その日夕飯をご一緒させていただく約束をしていた、デザイナーの堺達彦さんに、予定の時間を少し過ぎてしまう旨の連絡をする。「顔がわからないので胸ポケットに薔薇を挿しておいて」と言われるも、着ている服に胸ポケットがついていなかったのでお断りする。

東京駅から、待ち合わせの駅に向かうまでの電車の中で、Twitterを眺めていると、達彦さんがその数十分前に「吐きそう」と投稿しているのをみつけた。体調が悪いのだろうか……。すこし心配だ。

たくさんの荷物とともに急いで約束の駅で降りる。

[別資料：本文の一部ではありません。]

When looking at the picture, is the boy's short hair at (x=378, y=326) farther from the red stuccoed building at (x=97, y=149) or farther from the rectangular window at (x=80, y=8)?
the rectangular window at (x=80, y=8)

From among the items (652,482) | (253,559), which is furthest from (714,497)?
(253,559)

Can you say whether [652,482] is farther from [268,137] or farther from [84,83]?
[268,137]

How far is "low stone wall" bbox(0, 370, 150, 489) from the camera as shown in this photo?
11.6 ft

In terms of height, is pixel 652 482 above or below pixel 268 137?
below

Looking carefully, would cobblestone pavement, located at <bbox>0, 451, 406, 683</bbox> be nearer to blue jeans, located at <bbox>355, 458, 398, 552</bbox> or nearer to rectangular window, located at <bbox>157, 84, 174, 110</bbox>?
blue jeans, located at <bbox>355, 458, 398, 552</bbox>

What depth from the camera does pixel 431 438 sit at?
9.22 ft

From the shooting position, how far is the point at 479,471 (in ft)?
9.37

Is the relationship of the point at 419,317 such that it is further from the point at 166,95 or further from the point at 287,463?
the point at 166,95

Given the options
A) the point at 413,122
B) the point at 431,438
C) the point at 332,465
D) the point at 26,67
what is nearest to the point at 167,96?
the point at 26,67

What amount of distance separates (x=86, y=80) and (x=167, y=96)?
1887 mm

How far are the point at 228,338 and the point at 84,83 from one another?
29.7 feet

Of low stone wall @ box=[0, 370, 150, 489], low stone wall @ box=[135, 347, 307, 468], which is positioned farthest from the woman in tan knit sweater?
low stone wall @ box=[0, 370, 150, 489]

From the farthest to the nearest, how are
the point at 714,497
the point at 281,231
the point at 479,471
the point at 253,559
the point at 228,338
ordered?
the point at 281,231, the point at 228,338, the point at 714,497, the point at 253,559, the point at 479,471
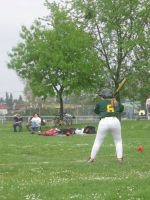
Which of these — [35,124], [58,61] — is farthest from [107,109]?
[58,61]

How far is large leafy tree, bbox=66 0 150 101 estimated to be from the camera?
173 ft

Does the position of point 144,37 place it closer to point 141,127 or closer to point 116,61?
point 116,61

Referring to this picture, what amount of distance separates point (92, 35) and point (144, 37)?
5510 millimetres

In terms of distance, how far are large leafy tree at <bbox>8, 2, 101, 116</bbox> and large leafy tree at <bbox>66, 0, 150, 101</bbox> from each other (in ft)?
20.4

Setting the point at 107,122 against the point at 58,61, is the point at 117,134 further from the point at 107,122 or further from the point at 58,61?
the point at 58,61

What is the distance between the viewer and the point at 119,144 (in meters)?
15.0

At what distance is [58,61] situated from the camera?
4491 cm

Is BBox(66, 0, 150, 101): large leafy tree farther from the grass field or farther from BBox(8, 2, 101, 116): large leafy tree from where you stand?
the grass field

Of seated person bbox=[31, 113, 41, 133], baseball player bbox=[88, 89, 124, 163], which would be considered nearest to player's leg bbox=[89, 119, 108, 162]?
baseball player bbox=[88, 89, 124, 163]

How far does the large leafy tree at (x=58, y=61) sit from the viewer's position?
45.5m

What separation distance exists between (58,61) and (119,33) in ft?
37.3

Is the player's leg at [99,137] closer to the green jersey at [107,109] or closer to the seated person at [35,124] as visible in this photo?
the green jersey at [107,109]

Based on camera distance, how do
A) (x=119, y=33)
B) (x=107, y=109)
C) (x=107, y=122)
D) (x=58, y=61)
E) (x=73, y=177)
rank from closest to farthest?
(x=73, y=177)
(x=107, y=122)
(x=107, y=109)
(x=58, y=61)
(x=119, y=33)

チェックインが少し遅くなる旨を電話で宿に伝え、やっとのことで駅前の指定されたファミリーレストランに到着した時、達彦さんは「吐きそう」と呟きながら、しっかり一枚のステーキとライスをつつき、アイスティーを飲んでいた。不幸にして発言と行動が噛み合わない人なのかもしれない、と思った。

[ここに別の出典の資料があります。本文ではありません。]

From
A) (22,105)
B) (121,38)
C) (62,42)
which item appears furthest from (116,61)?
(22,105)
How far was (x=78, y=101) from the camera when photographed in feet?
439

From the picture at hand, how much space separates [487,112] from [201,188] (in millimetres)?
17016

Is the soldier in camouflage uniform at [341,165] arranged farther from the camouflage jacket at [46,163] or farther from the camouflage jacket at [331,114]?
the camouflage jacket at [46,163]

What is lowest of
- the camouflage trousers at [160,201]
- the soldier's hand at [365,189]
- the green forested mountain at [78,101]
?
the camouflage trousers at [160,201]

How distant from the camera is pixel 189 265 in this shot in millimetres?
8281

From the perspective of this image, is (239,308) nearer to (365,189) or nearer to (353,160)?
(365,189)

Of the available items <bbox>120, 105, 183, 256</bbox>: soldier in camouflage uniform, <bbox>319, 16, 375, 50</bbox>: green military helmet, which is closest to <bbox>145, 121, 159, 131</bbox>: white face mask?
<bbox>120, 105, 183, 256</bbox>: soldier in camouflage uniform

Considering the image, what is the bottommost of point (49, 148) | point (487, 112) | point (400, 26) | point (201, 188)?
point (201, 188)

達彦さんとは、CDのパッケージ・デザインの方向性の話をはじめ、色々なお話をした。楽しかった。

達彦さんの帰る方向と私の宿の方向が同じだと言うので、ふたりで宿へ向かい、別れる。

宿の部屋
お世話になった宿のお部屋の写真です。「何かに似てる」と思っても、何に似ているかは言わなくてよろしい。

スカイツリー
翌朝窓から外を眺めたらちょうどうまい具合にスカイツリーが見えた。

お風呂で汗を流し、最近iPhoneにインストールしたセルフタイマーのカメラアプリで遊ぶ。


一枚目の写真人が2人いるように見せるために結構工夫したんですよとかそういう話別に要らないと思うので割愛します。

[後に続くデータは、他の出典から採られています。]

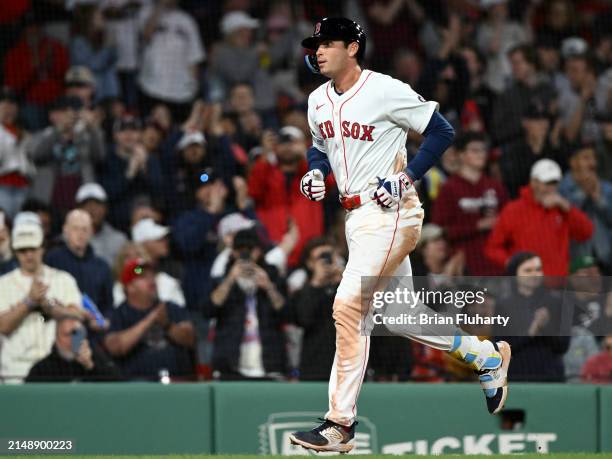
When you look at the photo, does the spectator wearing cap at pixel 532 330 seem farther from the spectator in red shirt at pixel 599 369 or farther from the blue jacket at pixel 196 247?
the blue jacket at pixel 196 247

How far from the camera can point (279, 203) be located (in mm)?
10648

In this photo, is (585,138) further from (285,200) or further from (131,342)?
(131,342)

2日目。昼間時間が空いたので以前から行ってみたかった目黒寄生虫館まで足をのばす。
目黒寄生虫館
ここについてはたぶん見学しに行った方は大体同じ感想を抱くのではないかと思うので、割愛します。入館無料だし一度行ってみてください。生きたまま展示されているロイコクロリディウムとかいうやつやばいです。

夕方、今回の東京滞在のメインイベント。
秋葉原MOGRAさんと、今回のレコーディングをコーディネイトしてくれたPa’s Lam Systemのユンボ氏(結局ユンボという名前でいいんだろうか)のご協力のもと、「ハロー、グッバイ」でもボーカルを担当してくださった西山小雨さんのボーカルを2曲録音。

何しろボーカルの録音に立ち会うのなんて初めてだから右も左もわからない。秋葉原MOGRAのkei。さんとユンボに頼りっきりで機材のセッティングが進む。
途中、マイクの不調もありつつ録音の準備が整う。練習をしている西山さんの歌声ですでに感激が止まらない。

だって私はかつて雨先案内人のCDをCDショップで買えるものからライブ会場と通販でしか買えないCD-Rまで関西で買えるものは買い集めていたわけじゃないですか。「じゃないですか」と言われても誰も知らないと思うけどそうじゃないですか。そのバンドを好きになるきっかけとなった曲でリード・ヴォーカルをとっていた西山さんが今にも目の前で自分の曲を録音せんとしているわけですよ。これは事件と呼んで差し支えございませんでしょう。

どこの馬の骨とも知れない私が、今や “聖地” ともなった秋葉原MOGRAのスタッフ・kei。さんをパシりのように使うことに得も言われぬ罪悪感を覚えつつ、録音を進める。これまで制作しながら何度も繰り返し聴いたオケが、西山さんの歌がのることによって生命力を得始めることに言いようのない感動を覚える。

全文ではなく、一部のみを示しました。